Instructions:
• A. In the piece on screwworm and the cattle market, what percentage of normal are cattle imports from Mexico running at?
• B. Pick up the piece on screwworm and the cattle market after its final sentence and carry it forward.
══ Extract ══
Drought wiped out pastures. Feed prices spiked. Ranchers sold off mama cows to pay bills. Once you sell a mama cow, you don't make a new calf next year. The damage takes years to undo.
Ranchers I know in Texas have been bracing for this. They check every animal twice a day. Eyes. Ears. Navels. Any wound. Any spot of blood. They spray fly repellent on cattle that just gave birth. It's expensive. It's exhausting. One missed wound can spread the fly to a whole herd.
On top of that, we've kept the Mexican border closed to most cattle for over a year. Imports are running at 62% of normal. Now with screwworm confirmed on our soil, that's not opening any time soon.
Cattle futures fell on the news. Tyson stock dropped. JBS dropped. Texas alone is staring at $1.8 billion in losses. Nationally, $10.6 billion. That's not a number on a screen. That's pasture sitting empty. That's ranchers who quit. That's the price tag at the meat counter going up. Again.
I get it. Most of us aren't ranchers. We're not thinking about a calf in Zavala County. We're thinking about dinner. Soccer practice. The mortgage. But this lands in your kitchen. Beef has already gone up a lot in the past two years. Ground beef is sitting near record highs. This pushes it further.
And here's the part I find hardest to swallow. We knew this could happen. The Panama line had been weakening for two years. Cases popped up in Costa Rica. Then Nicaragua. Then Mexico. The warning lights were on.
═══
══ Dataset ══
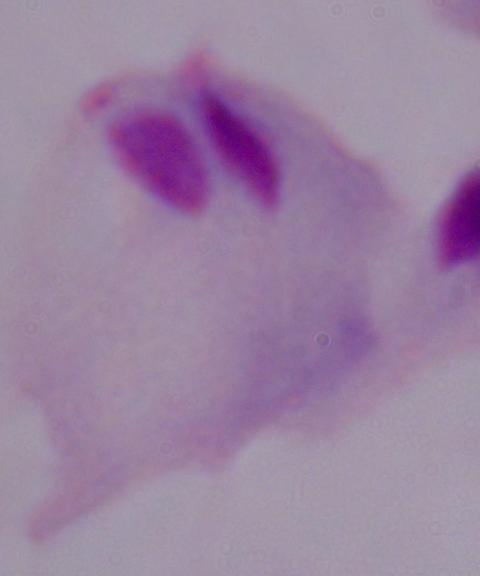
{
  "identification": "trichomonad",
  "modality": "micrograph",
  "magnification": "1000x"
}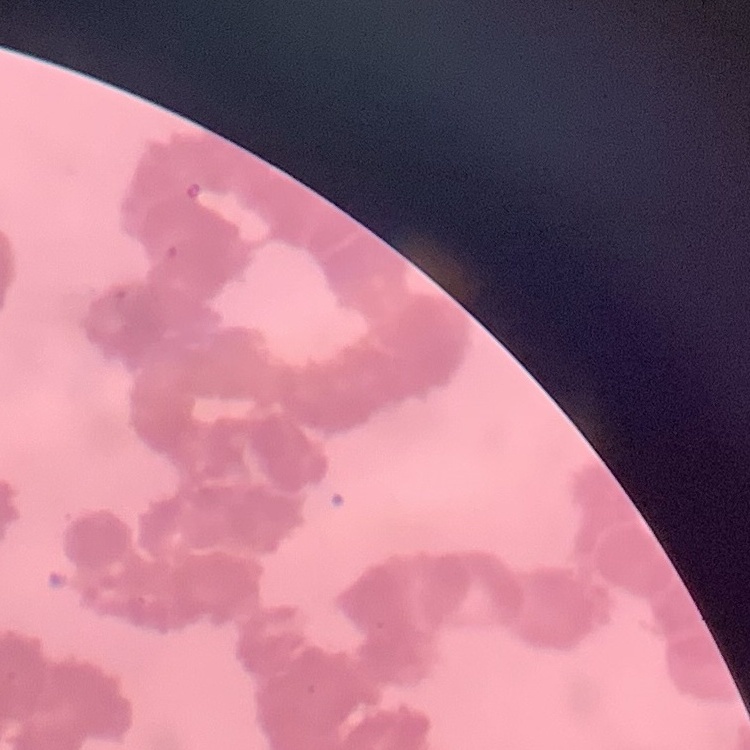
Summary:
  - Erythrocyte morphology: rouleaux formation
  - Preparation: thin peripheral smear
  - Stain: Field's or Giemsa
  - Image type: square crop of a larger photomicrograph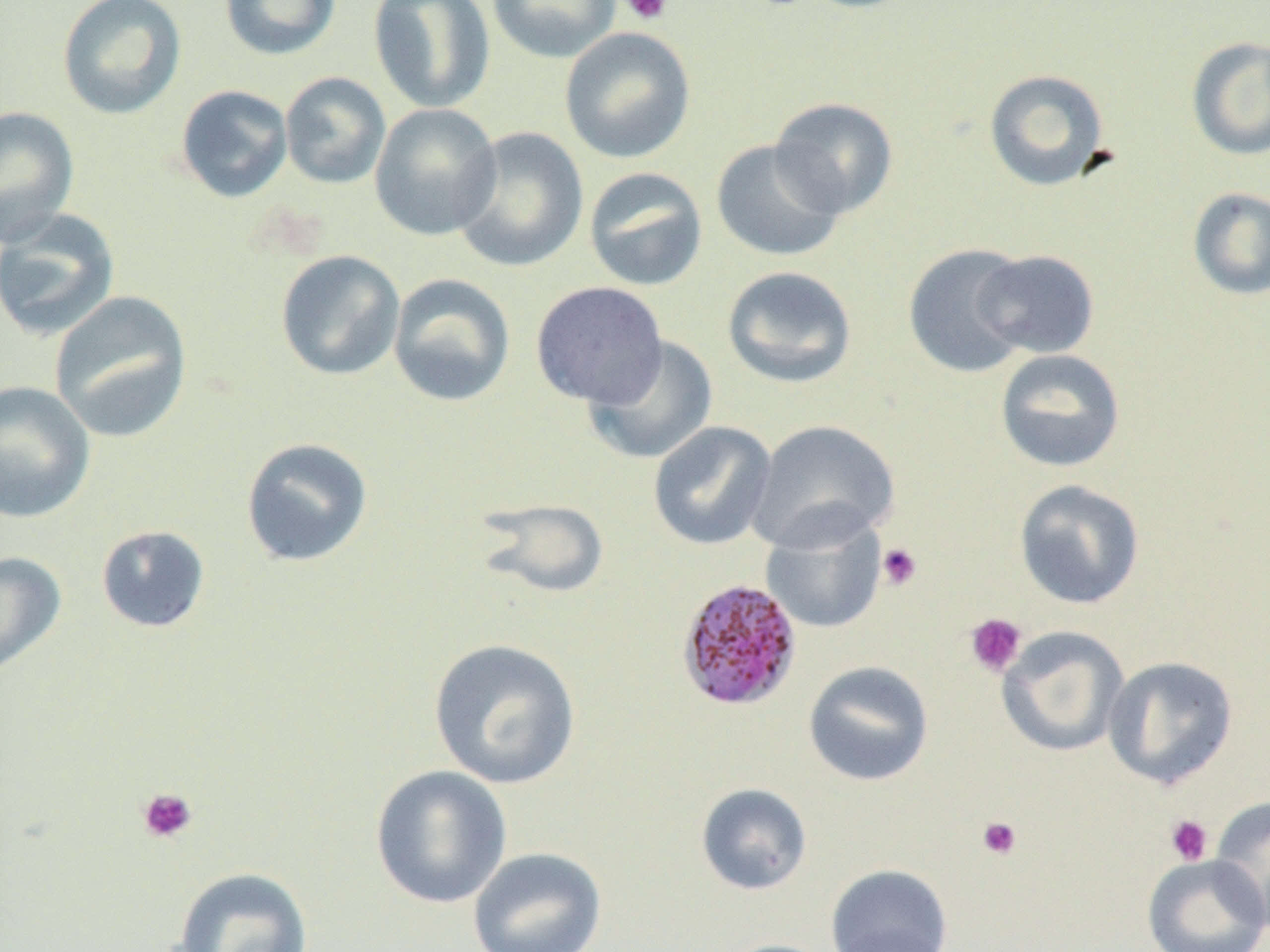
Approximate bounding boxes as [x1, y1, x2, y2] in pixels. Plasmodium malariae-infected red blood cell locations: [676, 578, 803, 712]. Uninfected red blood cell locations: [57, 0, 187, 120], [219, 0, 342, 61], [368, 0, 496, 114], [486, 0, 621, 63], [559, 26, 696, 164], [1186, 37, 1270, 161], [983, 68, 1111, 191], [279, 72, 391, 189], [175, 84, 294, 204], [769, 97, 899, 219], [369, 103, 502, 240], [0, 107, 80, 247], [450, 126, 588, 273], [711, 139, 846, 262], [583, 167, 708, 292], [1187, 186, 1270, 300], [0, 207, 121, 341], [903, 243, 1034, 378], [973, 249, 1100, 359], [275, 250, 405, 381], [721, 265, 857, 388], [387, 273, 516, 408], [530, 281, 668, 408], [49, 291, 193, 442], [582, 335, 719, 465], [995, 349, 1126, 473], [0, 381, 96, 523], [747, 419, 900, 552], [648, 421, 777, 551], [240, 437, 374, 568], [1014, 478, 1146, 610], [471, 497, 610, 600], [760, 511, 888, 634], [96, 525, 211, 633], [0, 551, 67, 676], [996, 626, 1129, 758], [427, 638, 582, 790], [1102, 655, 1239, 790], [802, 660, 934, 787], [370, 765, 512, 909], [695, 783, 813, 895], [1210, 795, 1270, 933], [467, 847, 607, 952], [1142, 854, 1269, 952], [825, 864, 953, 952], [172, 866, 314, 952], [825, 924, 955, 952], [713, 938, 839, 952]. Platelet locations: [620, 0, 672, 25], [877, 543, 922, 591], [965, 613, 1027, 677], [136, 787, 199, 844], [1165, 814, 1214, 866], [977, 816, 1023, 860]. Slide-level diagnosis: Plasmodium malariae. One field of a larger specimen. Light microscopy. Thin blood film. Image is 1270×952 pixels. Captured at 1000x magnification.Name the blood parasite species.
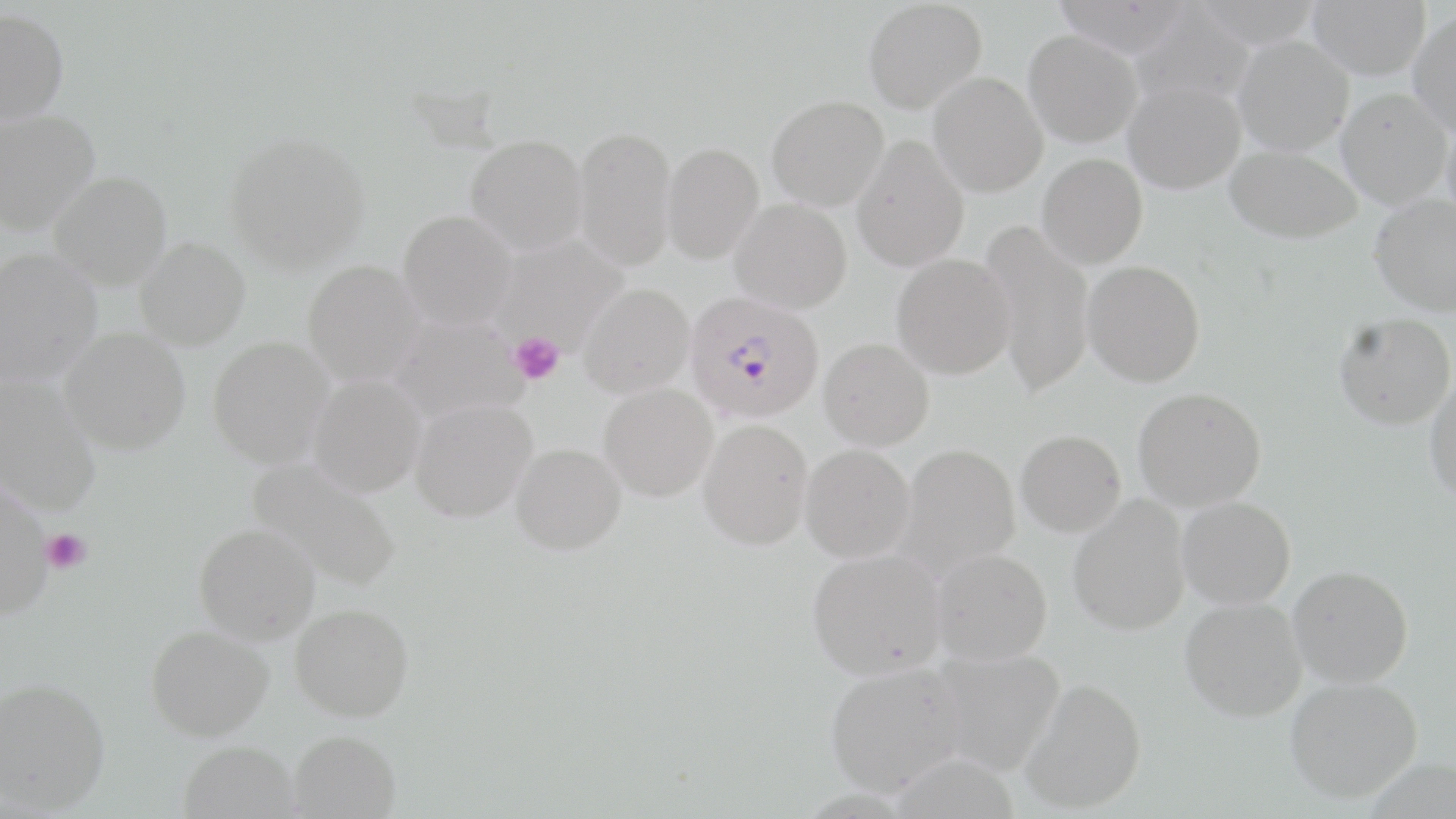

Plasmodium falciparum.

platelet_locations: 'approximate bounding boxes as (x1, y1, x2, y2) in pixels: (510, 333, 564, 386), (41, 530, 91, 573)'
magnification: 1000x
modality: optical microscopy
field_of_view: single
plasmodium_falciparum_infected_red_blood_cell_locations: 'approximate bounding boxes as (x1, y1, x2, y2) in pixels: (685, 291, 825, 423)'
preparation: thin blood smear
image_size: 1456×819 pixels
stain: May-Grünwald-Giemsa
uninfected_red_blood_cell_locations: 'approximate bounding boxes as (x1, y1, x2, y2) in pixels: (863, 0, 986, 113), (1051, 0, 1193, 55), (1193, 0, 1325, 47), (1308, 0, 1430, 79), (1129, 5, 1257, 110), (0, 7, 69, 126), (1408, 8, 1456, 137), (1024, 30, 1143, 147), (1233, 34, 1353, 155), (928, 71, 1048, 197), (1124, 80, 1245, 194), (1337, 87, 1452, 209), (767, 94, 889, 210), (0, 109, 99, 233), (1442, 109, 1456, 228), (574, 125, 677, 270), (224, 131, 371, 272), (465, 134, 588, 254), (852, 134, 969, 271), (662, 141, 764, 264), (1225, 144, 1362, 243), (1037, 153, 1147, 268), (49, 172, 172, 289), (1370, 194, 1456, 316), (730, 199, 852, 314), (397, 209, 516, 330), (979, 220, 1095, 396), (490, 236, 628, 355), (135, 237, 250, 350), (1, 248, 102, 385), (892, 253, 1015, 379), (301, 260, 425, 387), (1082, 260, 1205, 387), (578, 282, 694, 397), (1334, 312, 1456, 430), (391, 315, 528, 423), (60, 328, 190, 454), (207, 336, 335, 469), (819, 338, 934, 450), (307, 373, 426, 498), (0, 376, 101, 515), (1425, 376, 1456, 505), (600, 383, 717, 501), (1133, 387, 1266, 511), (410, 397, 537, 521), (698, 419, 812, 550), (1016, 429, 1126, 536), (511, 442, 626, 555), (895, 443, 1020, 577), (800, 444, 915, 563), (246, 458, 403, 592), (0, 475, 54, 619), (1068, 496, 1191, 636), (1177, 496, 1296, 609), (193, 523, 320, 644), (807, 548, 946, 680), (931, 548, 1052, 665), (1288, 565, 1413, 687), (1180, 596, 1308, 721), (290, 603, 414, 721), (145, 625, 274, 741), (927, 647, 1065, 776), (824, 663, 966, 797), (0, 677, 110, 813), (1284, 677, 1422, 802), (1021, 678, 1147, 814), (288, 729, 401, 818), (179, 741, 300, 819)'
═══
Responses by task:
• A. 62% of normal.

• B.
But the only American sterile fly factory we have under construction won't be ready in time. We let our defense run on one plant in someone else's country. We trusted a wall we didn't build.
Nobody knows how bad this gets. The USDA says it's one calf. Maybe they catch it fast. Maybe sterile flies from Panama keep it contained. Maybe.
But 117 million flies a week was barely enough before. Now the fly is here.
I keep picturing that calf in La Pryor. Three weeks old. A rancher standing there in the dust, looking at something he thought was gone forever. And behind him, an empty pasture where millions of missing cows should be. And behind that, a factory in Panama that's already running flat out.
This is what happens when you outsource the things that protect you. You save a little money. You sleep fine for years. Then one morning you wake up and the wall is gone.
More on this tomorrow.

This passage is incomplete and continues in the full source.